Private pensions (SIPPs, workplace pensions) can usually be drawn from anywhere. HMRC may apply a withholding tax on withdrawals, but the UK-Mauritius DTA generally allows Mauritius to tax pension income, with credit for any UK tax paid.
Common Mistakes to Avoid
The cost of imported goods catches everyone. Anything not produced locally – electronics, certain foods, branded cosmetics – costs 150% to 300% of UK prices. Budget accordingly.
Fibre coverage has improved dramatically (my.t offers up to 100Mbps), but speeds vary by area. If you work remotely, test connectivity before signing a lease, not after.

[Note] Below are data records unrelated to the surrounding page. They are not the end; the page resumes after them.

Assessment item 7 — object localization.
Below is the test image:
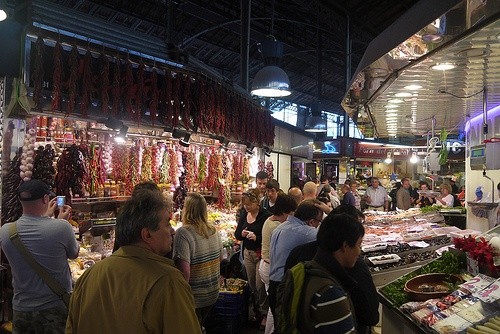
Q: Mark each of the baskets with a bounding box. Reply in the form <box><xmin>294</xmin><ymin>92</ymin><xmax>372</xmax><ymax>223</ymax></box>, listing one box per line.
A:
<box><xmin>404</xmin><ymin>272</ymin><xmax>463</xmax><ymax>301</ymax></box>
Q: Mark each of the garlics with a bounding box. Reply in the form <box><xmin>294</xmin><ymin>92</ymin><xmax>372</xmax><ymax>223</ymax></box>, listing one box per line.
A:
<box><xmin>20</xmin><ymin>129</ymin><xmax>35</xmax><ymax>182</ymax></box>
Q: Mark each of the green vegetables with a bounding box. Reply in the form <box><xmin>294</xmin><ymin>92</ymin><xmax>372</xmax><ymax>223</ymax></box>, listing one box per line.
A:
<box><xmin>380</xmin><ymin>248</ymin><xmax>468</xmax><ymax>306</ymax></box>
<box><xmin>420</xmin><ymin>205</ymin><xmax>466</xmax><ymax>214</ymax></box>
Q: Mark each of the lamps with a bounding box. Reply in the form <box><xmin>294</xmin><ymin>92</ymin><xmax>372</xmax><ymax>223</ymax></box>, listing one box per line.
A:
<box><xmin>263</xmin><ymin>146</ymin><xmax>271</xmax><ymax>157</ymax></box>
<box><xmin>105</xmin><ymin>119</ymin><xmax>129</xmax><ymax>144</ymax></box>
<box><xmin>172</xmin><ymin>128</ymin><xmax>191</xmax><ymax>147</ymax></box>
<box><xmin>246</xmin><ymin>144</ymin><xmax>255</xmax><ymax>155</ymax></box>
<box><xmin>250</xmin><ymin>0</ymin><xmax>293</xmax><ymax>97</ymax></box>
<box><xmin>218</xmin><ymin>139</ymin><xmax>229</xmax><ymax>153</ymax></box>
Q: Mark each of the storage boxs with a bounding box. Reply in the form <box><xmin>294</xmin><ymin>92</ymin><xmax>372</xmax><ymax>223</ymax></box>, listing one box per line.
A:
<box><xmin>213</xmin><ymin>285</ymin><xmax>253</xmax><ymax>334</ymax></box>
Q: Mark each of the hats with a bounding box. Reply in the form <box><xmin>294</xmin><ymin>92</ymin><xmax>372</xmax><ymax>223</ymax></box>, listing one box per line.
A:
<box><xmin>17</xmin><ymin>179</ymin><xmax>56</xmax><ymax>201</ymax></box>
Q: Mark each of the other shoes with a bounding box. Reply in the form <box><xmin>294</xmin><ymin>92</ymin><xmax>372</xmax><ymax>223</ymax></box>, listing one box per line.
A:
<box><xmin>250</xmin><ymin>313</ymin><xmax>266</xmax><ymax>330</ymax></box>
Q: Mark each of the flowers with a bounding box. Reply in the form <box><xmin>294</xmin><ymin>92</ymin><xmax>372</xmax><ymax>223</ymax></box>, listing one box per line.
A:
<box><xmin>453</xmin><ymin>235</ymin><xmax>500</xmax><ymax>277</ymax></box>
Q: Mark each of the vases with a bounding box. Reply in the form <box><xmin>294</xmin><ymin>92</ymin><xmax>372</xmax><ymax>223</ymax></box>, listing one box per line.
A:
<box><xmin>466</xmin><ymin>256</ymin><xmax>479</xmax><ymax>276</ymax></box>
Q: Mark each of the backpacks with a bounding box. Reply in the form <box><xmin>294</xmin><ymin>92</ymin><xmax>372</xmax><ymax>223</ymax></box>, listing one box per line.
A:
<box><xmin>274</xmin><ymin>261</ymin><xmax>335</xmax><ymax>334</ymax></box>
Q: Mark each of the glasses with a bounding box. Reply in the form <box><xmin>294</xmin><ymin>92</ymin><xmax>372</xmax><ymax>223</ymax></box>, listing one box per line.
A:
<box><xmin>310</xmin><ymin>217</ymin><xmax>323</xmax><ymax>224</ymax></box>
<box><xmin>242</xmin><ymin>192</ymin><xmax>256</xmax><ymax>198</ymax></box>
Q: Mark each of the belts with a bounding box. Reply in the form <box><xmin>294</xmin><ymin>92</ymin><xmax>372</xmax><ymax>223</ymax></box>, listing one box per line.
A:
<box><xmin>367</xmin><ymin>205</ymin><xmax>382</xmax><ymax>208</ymax></box>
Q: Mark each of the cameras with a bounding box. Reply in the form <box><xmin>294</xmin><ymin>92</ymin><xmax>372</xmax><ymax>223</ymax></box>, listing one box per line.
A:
<box><xmin>56</xmin><ymin>195</ymin><xmax>66</xmax><ymax>209</ymax></box>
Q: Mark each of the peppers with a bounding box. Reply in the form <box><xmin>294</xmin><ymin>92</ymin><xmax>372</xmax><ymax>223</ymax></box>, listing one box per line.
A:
<box><xmin>79</xmin><ymin>142</ymin><xmax>106</xmax><ymax>196</ymax></box>
<box><xmin>111</xmin><ymin>145</ymin><xmax>250</xmax><ymax>212</ymax></box>
<box><xmin>33</xmin><ymin>35</ymin><xmax>275</xmax><ymax>147</ymax></box>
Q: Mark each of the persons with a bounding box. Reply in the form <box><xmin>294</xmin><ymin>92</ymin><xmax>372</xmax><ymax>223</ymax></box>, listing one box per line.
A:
<box><xmin>284</xmin><ymin>203</ymin><xmax>380</xmax><ymax>334</ymax></box>
<box><xmin>396</xmin><ymin>180</ymin><xmax>410</xmax><ymax>210</ymax></box>
<box><xmin>258</xmin><ymin>194</ymin><xmax>298</xmax><ymax>334</ymax></box>
<box><xmin>234</xmin><ymin>189</ymin><xmax>269</xmax><ymax>331</ymax></box>
<box><xmin>267</xmin><ymin>198</ymin><xmax>333</xmax><ymax>334</ymax></box>
<box><xmin>0</xmin><ymin>180</ymin><xmax>80</xmax><ymax>334</ymax></box>
<box><xmin>296</xmin><ymin>213</ymin><xmax>365</xmax><ymax>334</ymax></box>
<box><xmin>388</xmin><ymin>182</ymin><xmax>403</xmax><ymax>210</ymax></box>
<box><xmin>408</xmin><ymin>178</ymin><xmax>465</xmax><ymax>208</ymax></box>
<box><xmin>172</xmin><ymin>192</ymin><xmax>224</xmax><ymax>334</ymax></box>
<box><xmin>365</xmin><ymin>177</ymin><xmax>382</xmax><ymax>209</ymax></box>
<box><xmin>65</xmin><ymin>190</ymin><xmax>203</xmax><ymax>334</ymax></box>
<box><xmin>112</xmin><ymin>182</ymin><xmax>174</xmax><ymax>260</ymax></box>
<box><xmin>235</xmin><ymin>171</ymin><xmax>361</xmax><ymax>224</ymax></box>
<box><xmin>362</xmin><ymin>178</ymin><xmax>388</xmax><ymax>212</ymax></box>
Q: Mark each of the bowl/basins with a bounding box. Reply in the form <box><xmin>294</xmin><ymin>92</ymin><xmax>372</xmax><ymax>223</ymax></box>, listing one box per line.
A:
<box><xmin>404</xmin><ymin>274</ymin><xmax>461</xmax><ymax>300</ymax></box>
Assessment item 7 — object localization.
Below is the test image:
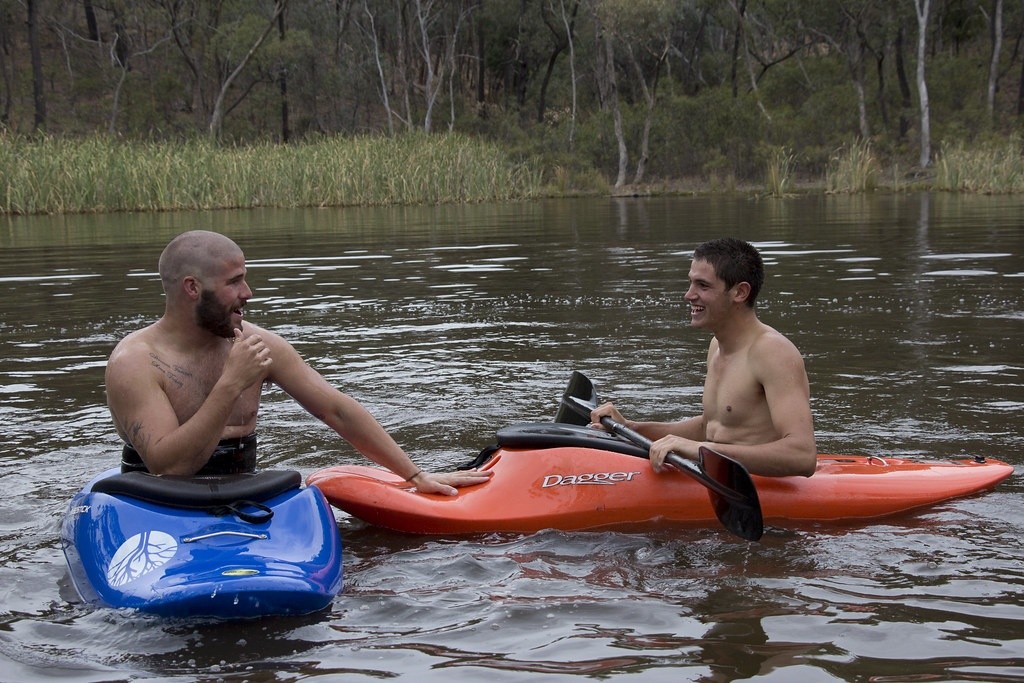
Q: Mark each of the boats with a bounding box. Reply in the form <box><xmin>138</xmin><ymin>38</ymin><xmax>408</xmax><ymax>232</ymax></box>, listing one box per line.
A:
<box><xmin>306</xmin><ymin>421</ymin><xmax>1016</xmax><ymax>536</ymax></box>
<box><xmin>57</xmin><ymin>464</ymin><xmax>342</xmax><ymax>625</ymax></box>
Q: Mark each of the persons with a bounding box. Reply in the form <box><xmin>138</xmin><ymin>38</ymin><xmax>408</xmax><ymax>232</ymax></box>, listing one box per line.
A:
<box><xmin>105</xmin><ymin>230</ymin><xmax>492</xmax><ymax>495</ymax></box>
<box><xmin>591</xmin><ymin>237</ymin><xmax>817</xmax><ymax>478</ymax></box>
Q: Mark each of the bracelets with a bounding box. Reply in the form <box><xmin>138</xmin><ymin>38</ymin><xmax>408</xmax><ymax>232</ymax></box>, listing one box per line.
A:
<box><xmin>406</xmin><ymin>469</ymin><xmax>421</xmax><ymax>482</ymax></box>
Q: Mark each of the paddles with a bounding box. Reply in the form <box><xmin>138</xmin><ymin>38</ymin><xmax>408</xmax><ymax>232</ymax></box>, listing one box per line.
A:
<box><xmin>552</xmin><ymin>369</ymin><xmax>764</xmax><ymax>543</ymax></box>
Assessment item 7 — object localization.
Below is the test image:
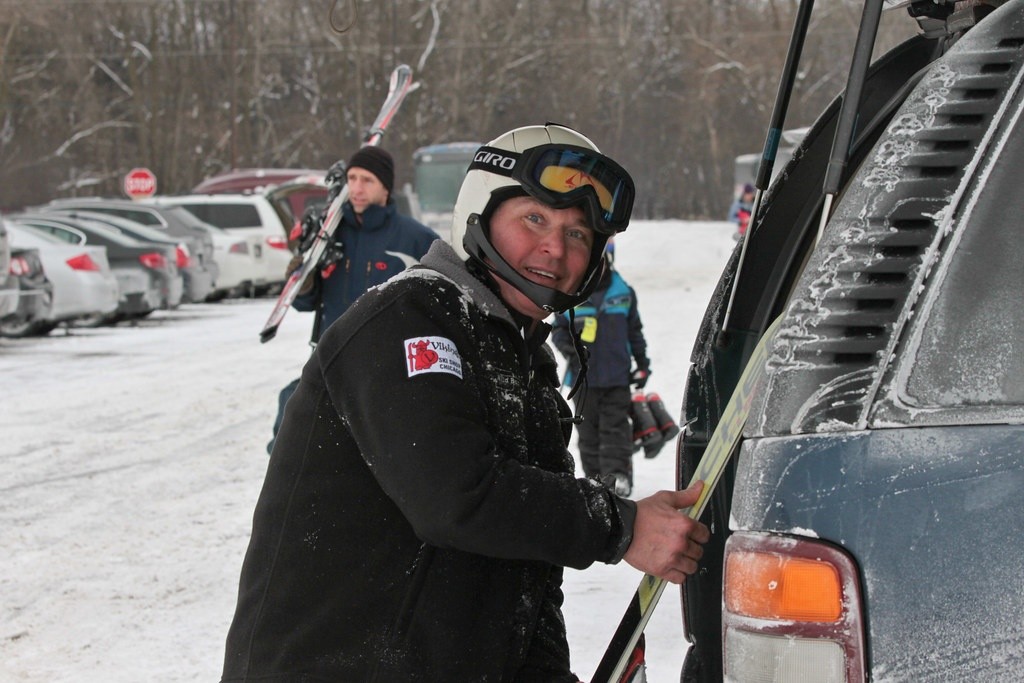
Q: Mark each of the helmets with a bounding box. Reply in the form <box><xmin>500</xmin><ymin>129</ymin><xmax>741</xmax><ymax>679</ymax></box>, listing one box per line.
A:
<box><xmin>450</xmin><ymin>121</ymin><xmax>615</xmax><ymax>312</ymax></box>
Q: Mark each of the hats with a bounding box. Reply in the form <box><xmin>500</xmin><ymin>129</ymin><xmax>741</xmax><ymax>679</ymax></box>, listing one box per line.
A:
<box><xmin>345</xmin><ymin>145</ymin><xmax>395</xmax><ymax>194</ymax></box>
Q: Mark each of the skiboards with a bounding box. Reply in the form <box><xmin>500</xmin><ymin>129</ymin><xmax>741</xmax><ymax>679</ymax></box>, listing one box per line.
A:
<box><xmin>259</xmin><ymin>63</ymin><xmax>423</xmax><ymax>346</ymax></box>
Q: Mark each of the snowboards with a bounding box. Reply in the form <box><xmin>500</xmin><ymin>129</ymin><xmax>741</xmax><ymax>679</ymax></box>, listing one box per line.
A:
<box><xmin>589</xmin><ymin>310</ymin><xmax>790</xmax><ymax>683</ymax></box>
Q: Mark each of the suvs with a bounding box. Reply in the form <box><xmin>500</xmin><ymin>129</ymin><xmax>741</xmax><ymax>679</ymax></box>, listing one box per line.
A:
<box><xmin>677</xmin><ymin>0</ymin><xmax>1024</xmax><ymax>683</ymax></box>
<box><xmin>47</xmin><ymin>169</ymin><xmax>328</xmax><ymax>304</ymax></box>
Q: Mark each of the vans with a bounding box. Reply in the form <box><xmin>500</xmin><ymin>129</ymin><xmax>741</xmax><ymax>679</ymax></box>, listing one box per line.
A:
<box><xmin>404</xmin><ymin>142</ymin><xmax>486</xmax><ymax>247</ymax></box>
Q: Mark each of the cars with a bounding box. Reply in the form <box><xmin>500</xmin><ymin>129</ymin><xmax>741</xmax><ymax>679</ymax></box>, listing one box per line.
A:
<box><xmin>0</xmin><ymin>169</ymin><xmax>182</xmax><ymax>338</ymax></box>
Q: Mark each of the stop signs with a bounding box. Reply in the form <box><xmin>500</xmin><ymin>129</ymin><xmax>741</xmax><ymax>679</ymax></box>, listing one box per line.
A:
<box><xmin>124</xmin><ymin>168</ymin><xmax>158</xmax><ymax>200</ymax></box>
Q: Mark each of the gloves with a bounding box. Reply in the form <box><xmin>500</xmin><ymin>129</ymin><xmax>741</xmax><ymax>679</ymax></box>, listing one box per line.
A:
<box><xmin>285</xmin><ymin>256</ymin><xmax>316</xmax><ymax>296</ymax></box>
<box><xmin>562</xmin><ymin>344</ymin><xmax>577</xmax><ymax>363</ymax></box>
<box><xmin>635</xmin><ymin>371</ymin><xmax>652</xmax><ymax>389</ymax></box>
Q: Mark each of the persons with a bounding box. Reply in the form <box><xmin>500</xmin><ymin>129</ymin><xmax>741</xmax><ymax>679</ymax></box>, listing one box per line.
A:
<box><xmin>730</xmin><ymin>183</ymin><xmax>758</xmax><ymax>240</ymax></box>
<box><xmin>286</xmin><ymin>144</ymin><xmax>449</xmax><ymax>353</ymax></box>
<box><xmin>222</xmin><ymin>121</ymin><xmax>711</xmax><ymax>683</ymax></box>
<box><xmin>545</xmin><ymin>234</ymin><xmax>652</xmax><ymax>503</ymax></box>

November to May brings tropical storms. Most years, Mauritius gets a near-miss rather than a direct hit, but when a cyclone does arrive, everything shuts down for one to three days. Make sure your property has storm shutters and a backup water supply.
One thing to sort on day one: a Mauritian SIM card. You need one for most mobile banking, government services and everyday transactions. my.t (Mauritius Telecom) and Emtel are the main providers.
A Realistic Timeline
Allow six to nine months from decision to departure. The first two months are for choosing your visa route, engaging a tax adviser and starting the application. Months two to four: secure accommodation (even short-term), arrange health insurance, begin shipping quotes. Months four to six: ship belongings, finalise banking, notify HMRC of departure. The final stretch – months six to nine – is arrival, opening a local bank account, registering children in school and settling in.
Mauritius rewards those who plan. Rush the process and you will spend your first months untangling admin instead of exploring the island.